Facts About Australia
- Capital city: Canberra
- Largest city: Sydney
- Population: 24,625,900
- Total area: 7,692,024 square kilometers
- Location: Australia is located in the southernhemisphere between theIndian Ocean and thePacific Ocean.
- The country called Australia is on a continent which is also called Australia.
- Australia has a democratic, federal-state system recognizing the British monarch as sovereign. The official name is Commonwealth of Australia.
- Queen Elizabeth II is Queen of Australia.
- The currency used in Australia is the Australian dollar (AUD).
- English and native languages are most commonly heard in Australia.
- More than half of Australia’s population (52.1%) identify as Christian, with 30.1% of people citing that they have no religion.
- The colloquial term for someone who lives in Australia is “Aussie”.
- Australia gained independence from the United Kingdom on January 1, 1901. This is when the country became a federation, and also when its constitution was enacted.
- Australia has the world’s 13th-largest economy, and is highly ranked in terms of the quality of life, educational opportunities, health, political freedoms, civil liberties, and economic freedom.
- Australia is a member of the UN, G20, Commonwealth, WTO, and the Pacific Islands Forum, among many others.
History of Australia
- Australia’s earliest-known record of human habitation is estimated to have begun around 65,000 years ago.
- It is said that people traveled from Southeast Asia via land bridges and sea crossings.
- Most indigenous inhabitants were likely ancestors of modern Indigenous Australians, and it is believed that at the time of European settlement around the 18th century, most of these indigenous people were hunter-gatherers.
- Although the Dutch navigator, Willem Janszoon, first recorded European sightings and landfalls in Australia in 1606, the man to take credit for mapping the eastern coastline of Australia was James Cook, who was a British cartographer and explorer. He was also a captain in the Royal Navy.
- James Cook was also responsible for the first recorded circumnavigation of New Zealand.
- In 1770, Cook named the east coast of Australia “New South Wales”, and claimed it for Great Britain.
- By 1778 the indigenous population continued its decline mainly due to infectious diseases. It is estimated that during that year, the population was somewhere between 750,000 and 1,000,000 indigenous people.
- By 1828, the western part of Australia
was claimed by the United Kingdom. Colonies began to emerge from parts of New South Wales, including South Australia, Victoria, and Queensland.
Geography of Australia
- Australia is surrounded by the Pacific Ocean to the east and the Indian Ocean to the west.
- The Tasmanian Sea lies between Australia and New Zealand.
- In total, Australia has 34,218 km of coastline, and is sometimes nicknamed the “island continent” due to its size and isolation.
- Australia sits on the Indo-Australian Plate, and is home to the Great Barrier Reef, which is the world’s largest coral reef, which extends for over 2,000 km.
- Australia has a wide variety of landscapes. In the north-east it boasts large tropical rainforests. It has the oldest and least fertile soils – the semi-arid and desert land (commonly known as the outback) makes up the largest portion of land in the north.
- In the south-east, Australia has many mountain ranges, as well as in the south-west and east areas.
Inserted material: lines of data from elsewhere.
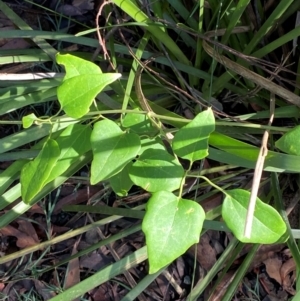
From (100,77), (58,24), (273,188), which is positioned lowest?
(273,188)

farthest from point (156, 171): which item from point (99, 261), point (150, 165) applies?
point (99, 261)

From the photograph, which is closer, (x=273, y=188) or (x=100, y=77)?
(x=100, y=77)

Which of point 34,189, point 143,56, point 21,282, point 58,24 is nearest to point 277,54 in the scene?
point 143,56

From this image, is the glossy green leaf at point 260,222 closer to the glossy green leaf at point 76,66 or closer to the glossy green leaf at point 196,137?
the glossy green leaf at point 196,137

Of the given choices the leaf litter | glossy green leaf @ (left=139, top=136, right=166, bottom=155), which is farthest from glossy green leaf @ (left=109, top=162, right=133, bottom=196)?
the leaf litter

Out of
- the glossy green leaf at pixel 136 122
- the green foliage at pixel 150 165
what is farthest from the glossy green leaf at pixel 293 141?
the glossy green leaf at pixel 136 122

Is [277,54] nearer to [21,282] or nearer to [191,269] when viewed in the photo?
[191,269]

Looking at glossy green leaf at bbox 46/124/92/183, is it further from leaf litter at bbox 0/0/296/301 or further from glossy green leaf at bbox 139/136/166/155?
leaf litter at bbox 0/0/296/301

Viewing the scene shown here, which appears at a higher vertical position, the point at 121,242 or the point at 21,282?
the point at 121,242
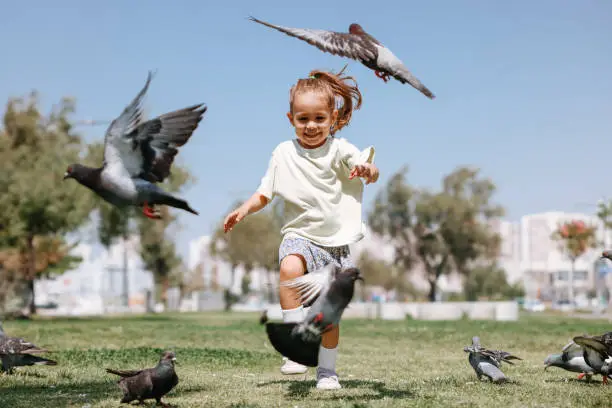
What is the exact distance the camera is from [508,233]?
13838cm

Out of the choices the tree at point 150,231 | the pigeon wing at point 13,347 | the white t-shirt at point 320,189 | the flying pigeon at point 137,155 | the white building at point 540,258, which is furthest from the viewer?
the white building at point 540,258

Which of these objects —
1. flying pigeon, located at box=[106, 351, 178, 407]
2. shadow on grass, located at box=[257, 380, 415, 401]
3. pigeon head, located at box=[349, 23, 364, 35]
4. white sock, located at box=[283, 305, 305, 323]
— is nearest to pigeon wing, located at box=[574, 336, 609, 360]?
shadow on grass, located at box=[257, 380, 415, 401]

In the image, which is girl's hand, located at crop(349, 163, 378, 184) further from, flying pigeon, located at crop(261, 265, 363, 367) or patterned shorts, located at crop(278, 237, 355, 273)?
flying pigeon, located at crop(261, 265, 363, 367)

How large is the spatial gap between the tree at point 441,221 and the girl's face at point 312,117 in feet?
173

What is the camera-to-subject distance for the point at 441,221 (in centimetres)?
5881

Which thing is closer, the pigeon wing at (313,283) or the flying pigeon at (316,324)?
the flying pigeon at (316,324)

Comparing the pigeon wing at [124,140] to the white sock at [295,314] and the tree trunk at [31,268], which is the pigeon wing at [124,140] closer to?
the white sock at [295,314]

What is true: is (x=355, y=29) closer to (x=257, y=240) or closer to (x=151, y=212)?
(x=151, y=212)

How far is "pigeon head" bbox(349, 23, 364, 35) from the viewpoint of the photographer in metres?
6.14

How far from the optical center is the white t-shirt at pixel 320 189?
606 cm

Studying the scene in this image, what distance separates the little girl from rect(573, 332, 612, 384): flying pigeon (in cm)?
203

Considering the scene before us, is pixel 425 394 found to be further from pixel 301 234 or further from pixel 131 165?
pixel 131 165

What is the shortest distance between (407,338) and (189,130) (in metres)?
9.67

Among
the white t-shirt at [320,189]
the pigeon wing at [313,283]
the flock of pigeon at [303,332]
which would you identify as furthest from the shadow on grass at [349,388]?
the white t-shirt at [320,189]
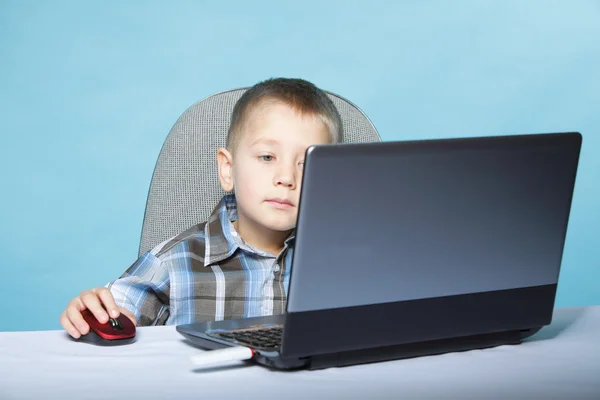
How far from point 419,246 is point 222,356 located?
219 mm

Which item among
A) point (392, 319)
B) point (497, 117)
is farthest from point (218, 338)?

- Australia is the driest inhabited continent and has an annual rainfall of less than 500 mm.
- Australia’s climate depends heavily on the currents in the Indian Ocean.
- Much of the northern part of the country has a tropical climate.
- The interior of Australia is semi-arid, and the southeast ranges from oceanic to humid subtropical. The southwest corner of the country experiences a Mediterranean climate, which is characterized by rainy winters and dry summers.
Culture and Diversity of Australia
- Sports are a huge part of Australian culture – rugby, cricket, football, swimming, surfing, and horse racing are popular sports.
- Basketball and motor racing are also very popular.
- Typical Australian food is similar to British food, and it is home to a thriving coffee culture.
- Vegemite, meat pies, wine, Chinese-inspired food, pavlova, lamingtons, and the famous Sunday roast are all Australian staples.
- Famous people to have hailed from Australia include:
– Hugh Jackman, Keith Urban, Olivia Newton-John, Steve Irwin, Paul Hogan, Nicole Kidman, Mel Gibson, and Russell Crowe
- Indigenous art and literature still permeate the Australian culture through oral traditions, art, poems, orchestra, and in writings.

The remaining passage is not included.